- Document text:
<<<<

‘How Biden’s agenda is causing inflation’

‘How Biden’s agenda is causing inflation’

So reads the title of Nick Gillespie’s column at Reason Magazine, which says that “Too many (government) dollars are chasing too few goods,” thanks to Biden’s harmful policies:

The Consumer Price Index (CPI) tracks the cost of everyday items. It’s jacked up a whopping 6.8 percent over the past year, the biggest increase in almost 40 years. Gas is up 51 percent, beef is up 20 percent, and furniture by 11 percent….Biden, his advisers, and his champions in the press are … downplaying inflation or bizarrely claiming it only freaks out rich people….Even worse, Biden and crew are delusionally pronouncing that we can tame inflation by pumping massive amounts of government money into the economy—a course of action that will almost certainly make everything more expensive. What Ford, Biden, Warren, and Yellen have in common is a failure to understand inflation’s most important underlying cause…

We’ve seen absolutely massive increases in government spending over the past two years, which have been paid for by printing money and historic boosts in the money supply. When you print money it means that there are more dollars chasing basically the same amounts of goods and services, which causes prices to rise. In just the past three fiscal years, federal spending has swollen to nearly $7 trillion a year, up from about $4.4 trillion in fiscal year 2019. Spending was $6.6 trillion in 2020, and $6.8 trillion in 2021.

>>>>

- Source material:

<<<<

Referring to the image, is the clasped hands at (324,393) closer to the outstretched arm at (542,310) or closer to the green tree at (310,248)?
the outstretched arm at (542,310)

>>>>

- Exercise set:
[1] According to the text on Biden's agenda and inflation, what was federal spending in fiscal year 2019?
[2] Write the next part of the text on Biden's agenda and inflation, starting after its last sentence.

- Answers provided:
[1] About $4.4 trillion.

[2]
As the government borrows more to pay for its spending and the Fed creates money to buy that debt, the central bank’s balance sheet has more than doubled between March 2020 to November 2021. The result is that the supply of dollars has increased by nearly 40 percent over the past 2 years, which is an off-the-charts record. Short of going into recession, the traditional way to squeeze out inflation has been to raise interest rates and restrict the amount of money in circulation by raising taxes or cutting spending. But there’s simply no reason to believe that Biden or anyone else in Washington is committed to the sort of fiscal and monetary discipline that would tame inflation. In fact, the president’s infrastructure bill jacks up the very entitlement spending that is the major driver of long-term spending….Another thing that’s changed over the past 40 years is that the publicly held debt has more than quintupled as a share of gross domestic product. In 2022, the Congressional Budget Office predicts that interest payments on the debt will be 5.7 percent of total spending, more than doubling to 11.6 percent by 2031. And that’s assuming interest rates stay low. Squeezing inflation out of the economy by hiking interest rates is never a popular political stance. Since it will absolutely devastate the government’s balance sheet, it will be even harder now.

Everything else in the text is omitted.